■ Kaynak metin
▼
Buradasınız
İşçi Sınıfının En Büyük Virüsü Korkusudur!
Sancaktepe’den bir metal işçisi
Ben metal fabrikasında çalışan bir işçiyim. Günlerdir bizlere salık verilen “önlemleri”, topluma salınan korkuları, koronavirüs haberlerini ve sık sık paylaşılan koronavirüs vaka-ölüm sayılarını, birlikte çalıştığım işçi arkadaşlarımın korkularını kahırla izliyorum. UİD-DER sitesindeki yazıları ve mektupları ulaştırabildiğim kadar herkese ulaştırmaya çalışıyorum. Asıl virüs beynimize bulaşan korku virüsüdür. Beynimizi bu virüsten korumanın tek yolu da bilinçlenmemizden geçiyor.
Örgütlü ve bilinçli bir işçi olarak izliyor ve gözlüyorum kafamda deli sorularla… İnsanlığa yaşatılan bu korkunun nedeni ne? Bilim ve uzay çağında, teknolojinin robot üretebildiği bir dünyada, “çaresi bulunamayan” bir virüs insanlığı karanlığa ve korkuya sürükleyen… Gözlerdeki ışığı söndüren, yüreklerdeki umudu karartan, anaların sıcaklığından evlatları yoksun bırakan… Her geçen gün korkuyu körüklüyorlar, verdikleri ölüm rakamlarıyla… Televizyonlarda tüm gündemi kapladı koronavirüs. Başka bir şey konuşulmaz oldu. Korona ile yatıp, korona ile uyanır olduk!
Bir işçi olarak ben de evde kalamayanlardanım. Her sabah işe giderken, ilk gözüme takılan geçtiğim yollardaki ışıklı panolarda yazan “EVDE KAL TÜRKİYE” yazısı. Ne kadar da çok düşünüyorlar bizi… Aman virüse yakalanmayalım diye sürekli evde kalma çağrısı yapılıyor her yerden… İyi tamam evde kalalım da, kiramı, faturalarımı, kredi kartımı kim ödeyecek? İktidarın açıkladığı pakette, evde kalmamızı sağlayacak önlemler mi var? Bu nasıl bir ikiyüzlülük? Açıkladığınız hiçbir paket ve “müjde”li haberde, biz işçilerin yararına hiçbir şey yok. Patronlara peşkeş çektiğiniz paralar, biz işçilerin işsizlik sigortası fonundan… Patronlara açtığınız kredileri, vergiler yoluyla gene bize ödeteceksiniz. Bu nasıl bir adalet?
▲
■ Veri listesi
▼
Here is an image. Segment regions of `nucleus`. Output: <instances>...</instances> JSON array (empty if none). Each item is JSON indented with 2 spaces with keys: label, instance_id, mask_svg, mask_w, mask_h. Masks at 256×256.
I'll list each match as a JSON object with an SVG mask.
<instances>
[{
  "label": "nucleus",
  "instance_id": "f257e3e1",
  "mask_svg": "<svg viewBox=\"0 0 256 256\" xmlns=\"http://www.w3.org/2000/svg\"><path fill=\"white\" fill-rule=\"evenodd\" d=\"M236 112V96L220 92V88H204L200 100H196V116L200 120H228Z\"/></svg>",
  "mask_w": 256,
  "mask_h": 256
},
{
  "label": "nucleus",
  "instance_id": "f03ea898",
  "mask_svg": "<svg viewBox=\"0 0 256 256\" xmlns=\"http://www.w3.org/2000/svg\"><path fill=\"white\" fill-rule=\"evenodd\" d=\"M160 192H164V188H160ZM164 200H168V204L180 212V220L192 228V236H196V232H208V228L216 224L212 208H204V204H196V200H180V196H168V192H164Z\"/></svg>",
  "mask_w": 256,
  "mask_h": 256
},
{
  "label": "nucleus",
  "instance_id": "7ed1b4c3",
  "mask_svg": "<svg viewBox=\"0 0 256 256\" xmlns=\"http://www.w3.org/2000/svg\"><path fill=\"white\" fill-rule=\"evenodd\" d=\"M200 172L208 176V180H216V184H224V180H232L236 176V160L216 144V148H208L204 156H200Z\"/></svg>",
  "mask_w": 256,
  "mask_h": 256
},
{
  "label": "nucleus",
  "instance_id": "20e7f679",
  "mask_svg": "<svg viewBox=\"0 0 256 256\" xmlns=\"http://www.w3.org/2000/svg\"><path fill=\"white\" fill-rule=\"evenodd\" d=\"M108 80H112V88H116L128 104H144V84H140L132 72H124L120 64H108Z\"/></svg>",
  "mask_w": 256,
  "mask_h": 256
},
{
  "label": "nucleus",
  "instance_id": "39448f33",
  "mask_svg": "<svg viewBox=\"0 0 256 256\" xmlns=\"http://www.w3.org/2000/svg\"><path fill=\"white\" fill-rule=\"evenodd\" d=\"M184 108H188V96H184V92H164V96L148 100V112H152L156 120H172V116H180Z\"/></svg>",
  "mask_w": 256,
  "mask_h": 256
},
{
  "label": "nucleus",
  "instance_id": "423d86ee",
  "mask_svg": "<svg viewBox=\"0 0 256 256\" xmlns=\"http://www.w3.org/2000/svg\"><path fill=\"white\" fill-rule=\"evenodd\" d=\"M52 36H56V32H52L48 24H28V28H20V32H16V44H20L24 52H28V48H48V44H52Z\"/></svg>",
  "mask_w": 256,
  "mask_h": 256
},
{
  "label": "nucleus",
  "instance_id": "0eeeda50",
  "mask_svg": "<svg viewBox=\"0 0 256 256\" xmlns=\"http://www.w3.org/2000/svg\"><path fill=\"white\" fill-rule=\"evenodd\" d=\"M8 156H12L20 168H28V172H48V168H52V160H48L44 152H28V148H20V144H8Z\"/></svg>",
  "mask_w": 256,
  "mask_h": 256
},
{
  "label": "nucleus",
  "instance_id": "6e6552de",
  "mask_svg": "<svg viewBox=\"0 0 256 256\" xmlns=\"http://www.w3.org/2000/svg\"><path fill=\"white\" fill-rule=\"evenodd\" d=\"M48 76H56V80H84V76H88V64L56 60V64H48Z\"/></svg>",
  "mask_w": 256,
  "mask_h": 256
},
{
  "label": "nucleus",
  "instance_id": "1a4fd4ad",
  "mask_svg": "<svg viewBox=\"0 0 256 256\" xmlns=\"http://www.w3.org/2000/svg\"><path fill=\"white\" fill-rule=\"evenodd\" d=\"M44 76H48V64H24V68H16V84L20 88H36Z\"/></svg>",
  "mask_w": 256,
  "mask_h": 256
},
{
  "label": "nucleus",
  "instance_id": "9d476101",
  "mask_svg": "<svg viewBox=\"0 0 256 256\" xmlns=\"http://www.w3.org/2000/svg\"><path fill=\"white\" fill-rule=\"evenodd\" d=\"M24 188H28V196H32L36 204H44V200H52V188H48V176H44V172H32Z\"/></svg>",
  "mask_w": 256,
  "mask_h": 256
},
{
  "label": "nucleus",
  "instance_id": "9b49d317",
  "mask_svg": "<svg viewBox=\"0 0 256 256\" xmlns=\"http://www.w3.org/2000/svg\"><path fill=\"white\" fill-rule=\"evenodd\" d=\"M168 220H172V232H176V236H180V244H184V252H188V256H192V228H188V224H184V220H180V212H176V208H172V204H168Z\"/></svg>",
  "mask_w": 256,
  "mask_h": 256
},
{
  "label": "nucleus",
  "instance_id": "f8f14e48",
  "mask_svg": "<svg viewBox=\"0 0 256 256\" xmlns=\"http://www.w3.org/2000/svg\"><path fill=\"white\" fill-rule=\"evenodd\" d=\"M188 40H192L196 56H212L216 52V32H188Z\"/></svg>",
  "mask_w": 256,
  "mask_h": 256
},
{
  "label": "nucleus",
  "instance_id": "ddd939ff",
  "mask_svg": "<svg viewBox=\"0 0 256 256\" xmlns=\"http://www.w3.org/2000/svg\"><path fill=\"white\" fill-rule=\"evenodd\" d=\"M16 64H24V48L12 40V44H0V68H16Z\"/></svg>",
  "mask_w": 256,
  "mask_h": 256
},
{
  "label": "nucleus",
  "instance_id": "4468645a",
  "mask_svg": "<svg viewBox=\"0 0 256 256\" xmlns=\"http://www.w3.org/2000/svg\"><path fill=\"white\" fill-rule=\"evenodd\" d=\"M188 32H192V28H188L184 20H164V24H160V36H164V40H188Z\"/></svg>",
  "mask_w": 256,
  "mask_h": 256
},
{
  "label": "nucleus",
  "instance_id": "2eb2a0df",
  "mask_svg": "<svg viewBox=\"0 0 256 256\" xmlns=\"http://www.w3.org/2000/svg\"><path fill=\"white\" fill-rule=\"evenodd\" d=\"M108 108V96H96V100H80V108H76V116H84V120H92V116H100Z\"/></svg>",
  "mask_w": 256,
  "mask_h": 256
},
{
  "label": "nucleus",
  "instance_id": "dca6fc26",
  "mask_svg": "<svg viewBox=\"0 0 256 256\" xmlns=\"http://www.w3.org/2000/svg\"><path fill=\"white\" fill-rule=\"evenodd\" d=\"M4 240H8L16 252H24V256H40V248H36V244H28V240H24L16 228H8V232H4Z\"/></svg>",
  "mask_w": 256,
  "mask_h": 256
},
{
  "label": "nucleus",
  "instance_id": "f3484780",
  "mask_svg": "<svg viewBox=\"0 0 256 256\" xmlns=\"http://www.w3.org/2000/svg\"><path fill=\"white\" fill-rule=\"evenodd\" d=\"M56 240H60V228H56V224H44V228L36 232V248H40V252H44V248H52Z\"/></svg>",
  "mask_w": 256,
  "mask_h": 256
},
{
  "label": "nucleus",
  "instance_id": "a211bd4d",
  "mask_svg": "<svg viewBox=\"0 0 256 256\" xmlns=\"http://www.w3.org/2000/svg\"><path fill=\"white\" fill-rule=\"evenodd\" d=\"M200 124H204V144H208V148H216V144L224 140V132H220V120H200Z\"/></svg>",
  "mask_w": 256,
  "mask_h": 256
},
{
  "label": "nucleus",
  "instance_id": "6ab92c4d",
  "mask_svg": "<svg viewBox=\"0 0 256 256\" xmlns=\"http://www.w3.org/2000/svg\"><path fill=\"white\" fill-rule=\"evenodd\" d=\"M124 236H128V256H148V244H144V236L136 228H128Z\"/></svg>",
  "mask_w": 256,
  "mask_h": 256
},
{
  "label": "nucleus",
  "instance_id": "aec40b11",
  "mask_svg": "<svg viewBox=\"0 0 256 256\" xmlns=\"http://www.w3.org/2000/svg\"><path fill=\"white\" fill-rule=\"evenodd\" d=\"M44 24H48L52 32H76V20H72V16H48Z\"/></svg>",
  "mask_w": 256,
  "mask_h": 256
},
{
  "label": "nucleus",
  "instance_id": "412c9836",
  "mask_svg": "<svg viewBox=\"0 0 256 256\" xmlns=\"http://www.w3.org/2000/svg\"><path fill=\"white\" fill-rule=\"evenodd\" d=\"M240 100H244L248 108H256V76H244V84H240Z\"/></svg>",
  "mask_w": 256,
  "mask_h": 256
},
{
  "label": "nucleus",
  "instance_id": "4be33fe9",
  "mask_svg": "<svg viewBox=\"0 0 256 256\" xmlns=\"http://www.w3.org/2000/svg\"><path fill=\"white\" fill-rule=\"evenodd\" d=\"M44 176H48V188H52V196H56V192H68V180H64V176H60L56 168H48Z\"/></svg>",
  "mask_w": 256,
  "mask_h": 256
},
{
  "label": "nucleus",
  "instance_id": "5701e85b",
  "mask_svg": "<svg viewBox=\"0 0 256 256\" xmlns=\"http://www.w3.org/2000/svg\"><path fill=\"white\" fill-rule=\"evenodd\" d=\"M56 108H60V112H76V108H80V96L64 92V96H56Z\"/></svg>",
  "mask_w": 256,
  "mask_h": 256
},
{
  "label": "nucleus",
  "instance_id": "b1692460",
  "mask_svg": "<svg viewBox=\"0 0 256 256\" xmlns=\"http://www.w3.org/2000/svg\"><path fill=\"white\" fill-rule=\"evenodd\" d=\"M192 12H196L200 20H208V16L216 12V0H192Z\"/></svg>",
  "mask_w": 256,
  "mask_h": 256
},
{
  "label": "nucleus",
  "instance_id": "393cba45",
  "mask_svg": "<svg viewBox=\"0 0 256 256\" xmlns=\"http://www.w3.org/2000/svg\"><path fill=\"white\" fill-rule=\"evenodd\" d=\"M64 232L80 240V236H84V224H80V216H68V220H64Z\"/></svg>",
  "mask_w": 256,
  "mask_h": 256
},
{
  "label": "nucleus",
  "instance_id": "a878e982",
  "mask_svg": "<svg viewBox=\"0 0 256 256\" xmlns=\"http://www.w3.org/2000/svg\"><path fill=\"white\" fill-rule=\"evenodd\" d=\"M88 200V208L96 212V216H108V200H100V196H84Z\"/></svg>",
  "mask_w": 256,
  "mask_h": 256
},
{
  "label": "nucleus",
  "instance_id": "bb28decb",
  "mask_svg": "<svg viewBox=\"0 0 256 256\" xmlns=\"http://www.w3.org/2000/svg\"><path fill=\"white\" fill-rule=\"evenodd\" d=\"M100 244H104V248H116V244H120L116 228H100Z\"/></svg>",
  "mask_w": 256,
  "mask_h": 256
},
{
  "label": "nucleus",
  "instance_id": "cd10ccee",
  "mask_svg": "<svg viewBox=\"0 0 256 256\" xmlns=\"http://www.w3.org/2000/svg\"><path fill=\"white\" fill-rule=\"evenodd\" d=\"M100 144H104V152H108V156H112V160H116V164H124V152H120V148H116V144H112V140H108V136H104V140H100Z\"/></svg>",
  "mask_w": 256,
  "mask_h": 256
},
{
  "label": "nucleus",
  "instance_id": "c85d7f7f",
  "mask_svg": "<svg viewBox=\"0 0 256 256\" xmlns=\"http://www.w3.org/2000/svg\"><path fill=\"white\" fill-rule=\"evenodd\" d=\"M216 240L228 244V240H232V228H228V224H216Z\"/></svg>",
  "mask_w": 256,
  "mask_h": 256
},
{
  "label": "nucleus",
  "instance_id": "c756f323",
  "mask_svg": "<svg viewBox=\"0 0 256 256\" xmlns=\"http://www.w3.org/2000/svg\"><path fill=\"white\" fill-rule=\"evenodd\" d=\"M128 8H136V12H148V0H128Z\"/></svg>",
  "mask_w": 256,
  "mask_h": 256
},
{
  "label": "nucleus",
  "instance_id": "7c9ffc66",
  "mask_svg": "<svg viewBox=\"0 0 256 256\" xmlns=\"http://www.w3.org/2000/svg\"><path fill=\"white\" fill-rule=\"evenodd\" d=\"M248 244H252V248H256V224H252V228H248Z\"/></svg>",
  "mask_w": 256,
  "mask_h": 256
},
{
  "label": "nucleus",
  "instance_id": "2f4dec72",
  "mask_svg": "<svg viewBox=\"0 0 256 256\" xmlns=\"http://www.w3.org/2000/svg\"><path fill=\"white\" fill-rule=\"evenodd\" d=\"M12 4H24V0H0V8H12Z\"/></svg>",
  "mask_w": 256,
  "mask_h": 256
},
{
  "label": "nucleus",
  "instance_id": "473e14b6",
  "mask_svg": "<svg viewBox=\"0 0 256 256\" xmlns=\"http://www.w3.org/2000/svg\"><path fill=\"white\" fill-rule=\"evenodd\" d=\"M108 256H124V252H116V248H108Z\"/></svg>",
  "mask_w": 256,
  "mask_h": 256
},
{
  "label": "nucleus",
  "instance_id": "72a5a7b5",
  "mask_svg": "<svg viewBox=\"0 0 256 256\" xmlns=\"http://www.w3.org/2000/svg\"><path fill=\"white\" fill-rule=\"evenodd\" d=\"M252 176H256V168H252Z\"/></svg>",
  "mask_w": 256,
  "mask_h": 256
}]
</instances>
▲
■ Alıştırma yönergeleri
(a) Kaynak metne göre:
(i) Yazar hangi tür fabrikada çalışıyor?
(ii) Yazara göre asıl virüs hangisidir?
(iii) Yazar her sabah işe giderken yollardaki ışıklı panolarda hangi yazıyı görüyor?
(b) Kaynak metni son cümlesinden sonra sürdürün.

■ Cevap listesi
(a)
(i) Metal fabrikasında.
(ii) Beynimize bulaşan korku virüsü.
(iii) "EVDE KAL TÜRKİYE"

(b)
Yatları katları, villaları, özel uçakları olan, yedi kat sülalesine yetecek kadar mal varlıkları olan patronlar sınıfının mı ihtiyacı var desteğe? Yoksa asgari ücretle kıt kanaat geçinmeye çalışan, ücretsiz izinlere çıkartılan, işten atılan, gündelik iş bulamadığı için çalışamayan ve evine ekmek götüremeyen işçinin mi desteğe ihtiyacı var? Bu nasıl bir adalet?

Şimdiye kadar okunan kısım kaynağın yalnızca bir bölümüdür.